How does the post on the 40th anniversary of the Pentagon Papers go on? Write its next part, picking up after the last sentence of the post below, not after the listing.

(Text segment Opens)

There are three things for today. First, today is the 40th anniversary of the publication of the Pentagon Papers. You can read a recent interview with Daniel Ellsberg here.
In this interview, Ellsberg says, "Richard Nixon, if he were alive today, would feel vindicated that all the crimes he committed against me–which forced his resignation facing impeachment–are now legal. " (Thanks to the Patriot Act and other laws passed in recent years.) And he says all presidents since Nixon have violated the constitution, most recently President Obama, with the bombing of Libya.
You can watch an internet stream of PBS POV documentary about Ellsberg here.
If you've never read the book, or if you're too young to remember what was going on in 1971, check it out. You might be interested in the parallels to Afghanistan, or in the ramifications of the Patriot Act...but what might catch your eye is how different things looked in 1971. There was no internet, no fax machine, barely overnight delivery. Mimeograph machines in lieu of ubiquitous copiers. Information was disseminated in a time lag. People were more serious (not all people, but in 1971 we did NOT live in the United States of Entertainment.) I could write for pages and pages on what 1971 was like: it was so long ago, and yet only a memory away.

(Text segment Closes)
(Extracted material Opens)

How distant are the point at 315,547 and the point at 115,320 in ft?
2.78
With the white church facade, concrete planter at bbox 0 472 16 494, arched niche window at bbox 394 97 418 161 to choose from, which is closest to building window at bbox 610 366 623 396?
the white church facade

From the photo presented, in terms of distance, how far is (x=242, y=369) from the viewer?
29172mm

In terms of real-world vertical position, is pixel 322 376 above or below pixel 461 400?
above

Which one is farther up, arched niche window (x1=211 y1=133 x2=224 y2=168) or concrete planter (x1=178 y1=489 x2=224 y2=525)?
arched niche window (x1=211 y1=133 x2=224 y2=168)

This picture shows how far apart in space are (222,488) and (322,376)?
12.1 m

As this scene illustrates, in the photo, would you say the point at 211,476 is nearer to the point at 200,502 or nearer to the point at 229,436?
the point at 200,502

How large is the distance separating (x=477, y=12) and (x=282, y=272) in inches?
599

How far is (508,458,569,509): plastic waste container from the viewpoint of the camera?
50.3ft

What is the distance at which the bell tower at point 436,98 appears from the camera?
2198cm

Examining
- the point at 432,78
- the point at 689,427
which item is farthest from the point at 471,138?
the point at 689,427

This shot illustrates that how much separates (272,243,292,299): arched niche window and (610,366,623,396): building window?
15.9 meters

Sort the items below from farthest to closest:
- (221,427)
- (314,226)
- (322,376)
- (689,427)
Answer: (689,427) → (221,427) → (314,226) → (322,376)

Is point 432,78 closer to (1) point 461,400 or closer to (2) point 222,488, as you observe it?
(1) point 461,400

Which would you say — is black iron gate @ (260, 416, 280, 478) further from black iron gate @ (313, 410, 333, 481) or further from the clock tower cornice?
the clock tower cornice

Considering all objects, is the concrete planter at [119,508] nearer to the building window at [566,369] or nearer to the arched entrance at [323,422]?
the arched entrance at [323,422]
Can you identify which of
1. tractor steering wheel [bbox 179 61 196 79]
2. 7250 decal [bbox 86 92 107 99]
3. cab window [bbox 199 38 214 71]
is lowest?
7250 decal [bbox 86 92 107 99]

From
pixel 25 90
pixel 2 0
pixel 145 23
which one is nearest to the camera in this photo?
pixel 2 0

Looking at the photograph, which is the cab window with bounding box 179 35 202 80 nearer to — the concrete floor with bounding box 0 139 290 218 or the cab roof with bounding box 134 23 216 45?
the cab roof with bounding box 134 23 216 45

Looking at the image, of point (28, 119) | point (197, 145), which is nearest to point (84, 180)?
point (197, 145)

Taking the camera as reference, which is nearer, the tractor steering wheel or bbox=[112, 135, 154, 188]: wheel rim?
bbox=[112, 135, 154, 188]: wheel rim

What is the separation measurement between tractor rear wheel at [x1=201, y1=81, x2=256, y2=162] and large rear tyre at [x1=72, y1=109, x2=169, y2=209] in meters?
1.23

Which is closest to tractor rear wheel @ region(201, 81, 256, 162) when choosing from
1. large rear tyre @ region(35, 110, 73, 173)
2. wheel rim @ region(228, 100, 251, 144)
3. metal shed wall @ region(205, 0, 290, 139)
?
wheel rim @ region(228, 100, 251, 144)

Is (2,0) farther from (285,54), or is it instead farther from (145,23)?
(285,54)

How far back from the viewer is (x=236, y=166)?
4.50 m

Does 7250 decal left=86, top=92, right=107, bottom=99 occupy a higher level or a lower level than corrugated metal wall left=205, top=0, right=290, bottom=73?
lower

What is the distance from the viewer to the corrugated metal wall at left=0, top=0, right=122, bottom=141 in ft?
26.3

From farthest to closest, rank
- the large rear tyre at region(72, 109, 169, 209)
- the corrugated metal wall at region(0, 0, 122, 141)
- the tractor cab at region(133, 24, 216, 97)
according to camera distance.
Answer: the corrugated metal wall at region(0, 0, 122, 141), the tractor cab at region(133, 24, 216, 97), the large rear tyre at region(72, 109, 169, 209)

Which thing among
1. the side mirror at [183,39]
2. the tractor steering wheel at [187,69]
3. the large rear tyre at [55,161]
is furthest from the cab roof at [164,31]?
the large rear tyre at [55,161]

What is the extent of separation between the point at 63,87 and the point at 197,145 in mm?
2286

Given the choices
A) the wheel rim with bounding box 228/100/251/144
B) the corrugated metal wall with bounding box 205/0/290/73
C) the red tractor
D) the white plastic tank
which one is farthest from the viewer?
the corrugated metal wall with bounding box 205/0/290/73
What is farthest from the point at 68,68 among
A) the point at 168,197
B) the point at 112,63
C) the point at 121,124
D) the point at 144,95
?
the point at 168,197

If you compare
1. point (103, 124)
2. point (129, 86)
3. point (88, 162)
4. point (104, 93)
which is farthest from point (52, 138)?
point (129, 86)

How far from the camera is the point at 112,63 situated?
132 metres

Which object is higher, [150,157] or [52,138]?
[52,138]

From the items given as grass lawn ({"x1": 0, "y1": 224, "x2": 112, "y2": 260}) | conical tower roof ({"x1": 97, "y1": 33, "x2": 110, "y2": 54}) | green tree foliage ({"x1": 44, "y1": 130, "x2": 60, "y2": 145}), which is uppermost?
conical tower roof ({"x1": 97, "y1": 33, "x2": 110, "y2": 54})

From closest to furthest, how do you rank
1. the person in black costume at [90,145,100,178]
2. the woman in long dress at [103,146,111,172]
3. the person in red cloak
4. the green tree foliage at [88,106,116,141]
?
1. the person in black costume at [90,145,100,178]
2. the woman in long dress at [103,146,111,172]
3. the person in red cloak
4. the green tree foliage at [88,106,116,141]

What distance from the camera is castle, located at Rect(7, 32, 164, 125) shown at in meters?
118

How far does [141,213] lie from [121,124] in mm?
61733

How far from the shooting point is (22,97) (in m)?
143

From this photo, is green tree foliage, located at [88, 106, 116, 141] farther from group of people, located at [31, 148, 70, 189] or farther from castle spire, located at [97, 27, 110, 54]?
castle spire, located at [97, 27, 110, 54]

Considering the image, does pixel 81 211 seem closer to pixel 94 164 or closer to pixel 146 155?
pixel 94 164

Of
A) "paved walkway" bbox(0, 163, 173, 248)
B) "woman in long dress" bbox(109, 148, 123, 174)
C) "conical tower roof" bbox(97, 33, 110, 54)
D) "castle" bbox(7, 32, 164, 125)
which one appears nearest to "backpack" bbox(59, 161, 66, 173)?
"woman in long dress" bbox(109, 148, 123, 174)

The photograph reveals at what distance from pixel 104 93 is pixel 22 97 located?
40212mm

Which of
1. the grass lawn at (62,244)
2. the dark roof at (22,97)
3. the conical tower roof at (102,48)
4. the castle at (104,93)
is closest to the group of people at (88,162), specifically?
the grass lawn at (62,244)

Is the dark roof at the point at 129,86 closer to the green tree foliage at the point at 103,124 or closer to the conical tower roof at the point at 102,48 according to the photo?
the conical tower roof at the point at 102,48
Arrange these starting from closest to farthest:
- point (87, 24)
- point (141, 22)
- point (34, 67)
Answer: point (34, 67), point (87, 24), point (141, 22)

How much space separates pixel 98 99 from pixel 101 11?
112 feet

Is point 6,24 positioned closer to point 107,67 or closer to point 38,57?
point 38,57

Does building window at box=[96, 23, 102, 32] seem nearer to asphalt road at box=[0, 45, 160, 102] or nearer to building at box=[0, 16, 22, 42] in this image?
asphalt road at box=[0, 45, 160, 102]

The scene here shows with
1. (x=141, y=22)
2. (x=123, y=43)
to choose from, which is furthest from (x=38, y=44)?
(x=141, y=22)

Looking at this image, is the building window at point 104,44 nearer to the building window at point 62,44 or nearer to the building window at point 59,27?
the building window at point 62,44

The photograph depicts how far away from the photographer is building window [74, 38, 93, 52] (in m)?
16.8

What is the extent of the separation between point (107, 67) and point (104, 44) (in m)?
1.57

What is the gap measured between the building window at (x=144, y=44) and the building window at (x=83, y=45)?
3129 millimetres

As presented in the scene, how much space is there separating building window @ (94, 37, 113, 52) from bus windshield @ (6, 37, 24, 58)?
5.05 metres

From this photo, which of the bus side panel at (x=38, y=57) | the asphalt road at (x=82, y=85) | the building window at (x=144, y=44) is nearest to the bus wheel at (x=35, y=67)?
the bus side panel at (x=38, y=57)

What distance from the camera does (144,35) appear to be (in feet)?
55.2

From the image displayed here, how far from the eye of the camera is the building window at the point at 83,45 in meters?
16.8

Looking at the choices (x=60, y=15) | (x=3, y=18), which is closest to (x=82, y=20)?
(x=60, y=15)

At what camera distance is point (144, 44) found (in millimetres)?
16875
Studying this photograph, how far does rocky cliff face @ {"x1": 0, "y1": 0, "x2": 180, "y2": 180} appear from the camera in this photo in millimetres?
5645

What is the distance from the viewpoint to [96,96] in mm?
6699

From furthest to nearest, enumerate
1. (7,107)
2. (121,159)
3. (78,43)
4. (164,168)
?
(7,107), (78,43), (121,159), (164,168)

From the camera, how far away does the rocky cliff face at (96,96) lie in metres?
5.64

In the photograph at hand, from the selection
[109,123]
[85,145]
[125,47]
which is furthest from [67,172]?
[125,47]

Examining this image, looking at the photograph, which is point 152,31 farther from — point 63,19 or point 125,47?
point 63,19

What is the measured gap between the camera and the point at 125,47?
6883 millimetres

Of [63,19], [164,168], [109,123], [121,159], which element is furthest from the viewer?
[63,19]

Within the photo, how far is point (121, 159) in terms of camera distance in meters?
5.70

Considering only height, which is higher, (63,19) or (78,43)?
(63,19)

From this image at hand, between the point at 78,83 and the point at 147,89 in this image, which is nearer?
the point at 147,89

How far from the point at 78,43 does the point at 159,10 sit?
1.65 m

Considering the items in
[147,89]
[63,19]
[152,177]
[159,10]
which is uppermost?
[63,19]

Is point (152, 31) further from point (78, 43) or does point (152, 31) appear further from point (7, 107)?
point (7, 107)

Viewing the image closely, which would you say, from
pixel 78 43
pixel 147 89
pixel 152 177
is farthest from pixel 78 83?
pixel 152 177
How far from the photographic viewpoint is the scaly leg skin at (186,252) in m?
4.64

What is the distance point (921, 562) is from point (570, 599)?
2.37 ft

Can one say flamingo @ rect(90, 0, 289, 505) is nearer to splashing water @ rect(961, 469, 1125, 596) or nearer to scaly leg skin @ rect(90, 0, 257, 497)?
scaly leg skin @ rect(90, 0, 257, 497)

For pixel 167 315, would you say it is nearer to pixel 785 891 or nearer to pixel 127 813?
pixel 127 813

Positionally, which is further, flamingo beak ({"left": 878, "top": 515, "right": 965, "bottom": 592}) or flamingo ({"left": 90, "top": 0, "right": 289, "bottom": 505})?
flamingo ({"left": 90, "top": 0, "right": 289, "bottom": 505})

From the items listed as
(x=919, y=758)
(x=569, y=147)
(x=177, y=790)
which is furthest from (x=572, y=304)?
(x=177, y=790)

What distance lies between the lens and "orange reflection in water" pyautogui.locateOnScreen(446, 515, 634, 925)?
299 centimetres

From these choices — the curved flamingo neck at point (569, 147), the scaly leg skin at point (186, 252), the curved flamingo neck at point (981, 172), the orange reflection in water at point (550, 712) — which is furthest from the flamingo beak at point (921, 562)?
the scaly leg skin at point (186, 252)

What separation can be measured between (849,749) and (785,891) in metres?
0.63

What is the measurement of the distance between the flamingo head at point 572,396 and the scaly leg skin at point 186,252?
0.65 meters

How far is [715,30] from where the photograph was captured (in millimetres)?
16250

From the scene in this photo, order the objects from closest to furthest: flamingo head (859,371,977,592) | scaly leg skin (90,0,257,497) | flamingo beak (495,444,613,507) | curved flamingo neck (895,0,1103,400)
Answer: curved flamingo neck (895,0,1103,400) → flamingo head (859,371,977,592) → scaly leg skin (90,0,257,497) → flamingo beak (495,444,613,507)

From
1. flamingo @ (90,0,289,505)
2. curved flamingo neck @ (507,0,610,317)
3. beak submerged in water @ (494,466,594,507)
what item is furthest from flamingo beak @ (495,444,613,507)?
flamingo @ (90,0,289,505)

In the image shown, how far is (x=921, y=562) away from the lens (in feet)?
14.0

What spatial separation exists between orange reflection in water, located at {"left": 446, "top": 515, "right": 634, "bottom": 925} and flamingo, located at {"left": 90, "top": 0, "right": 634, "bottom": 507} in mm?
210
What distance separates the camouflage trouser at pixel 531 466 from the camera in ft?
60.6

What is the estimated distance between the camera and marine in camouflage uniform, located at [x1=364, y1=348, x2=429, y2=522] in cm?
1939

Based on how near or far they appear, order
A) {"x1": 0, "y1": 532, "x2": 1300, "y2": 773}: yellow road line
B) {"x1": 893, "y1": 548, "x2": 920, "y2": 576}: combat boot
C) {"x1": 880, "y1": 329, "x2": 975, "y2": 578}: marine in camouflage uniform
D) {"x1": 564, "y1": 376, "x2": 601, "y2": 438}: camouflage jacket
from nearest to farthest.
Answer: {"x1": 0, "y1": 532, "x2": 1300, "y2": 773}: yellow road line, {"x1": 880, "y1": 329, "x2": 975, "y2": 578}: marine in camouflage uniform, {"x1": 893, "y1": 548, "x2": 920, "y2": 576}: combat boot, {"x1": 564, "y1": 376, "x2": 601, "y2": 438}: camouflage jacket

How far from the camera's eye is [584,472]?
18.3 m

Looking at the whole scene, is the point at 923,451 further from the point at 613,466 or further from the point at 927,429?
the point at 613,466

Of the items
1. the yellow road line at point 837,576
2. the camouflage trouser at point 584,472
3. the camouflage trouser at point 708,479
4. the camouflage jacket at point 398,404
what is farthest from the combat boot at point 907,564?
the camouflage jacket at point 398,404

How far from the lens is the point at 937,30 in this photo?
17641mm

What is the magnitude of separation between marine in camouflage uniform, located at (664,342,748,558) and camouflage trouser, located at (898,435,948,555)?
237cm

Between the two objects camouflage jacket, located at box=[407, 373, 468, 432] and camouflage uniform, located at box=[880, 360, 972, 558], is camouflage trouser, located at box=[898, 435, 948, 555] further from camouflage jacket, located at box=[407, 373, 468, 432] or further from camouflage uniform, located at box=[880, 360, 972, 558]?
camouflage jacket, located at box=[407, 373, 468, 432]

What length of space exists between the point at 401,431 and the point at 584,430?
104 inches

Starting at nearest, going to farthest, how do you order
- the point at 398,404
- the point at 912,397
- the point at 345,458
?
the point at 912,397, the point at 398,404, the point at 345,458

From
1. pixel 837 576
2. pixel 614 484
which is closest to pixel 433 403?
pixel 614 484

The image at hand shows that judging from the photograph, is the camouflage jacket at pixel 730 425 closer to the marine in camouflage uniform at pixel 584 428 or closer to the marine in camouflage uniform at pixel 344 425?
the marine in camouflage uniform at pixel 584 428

(Extracted material Closes)

> _Written response_
Compare that to the two other stories of the day: will Weiner resign? Should he? All carried live. A scandal like his could not have happened in 1971: no Twitter, no instant cameras (sure, we had Polaroids, but you still had to mail the picture, yes, US Mule), no Facebook, no IMs, no 24 news cycles. And then there's the mental midget debate this evening. Let's compare: first off, no one announced until January of 1972. There was no actual presidential campaign, much less a debate, in 1971. Shirley Chisolm was the first African-American to run for president, of either gender, in either party. Also of note, Patsy Mink ran as the first Asian-American candidate. There are similarities of the Democratic Party of 1971 and the Republican Party of 2011 - both were in disarray, the Republicans because of the Tea Party, and the Democrats because of 1968. As an aside, Abbe Hoffman's Steal this Book was also published in 1971. If you want some good backdrop to the year, and to the Ellsberg saga, read it.
Also operational in 1971 on the Republican side was CREEP - Nixon's slush fund fundraising operation - "Committee to Re-Elect the President". Related organization? The Plumbers who broke into Daniel Ellsberg's psychiatrist's office in July of 1971, practice for the DNC/Watergate break-in in 1972.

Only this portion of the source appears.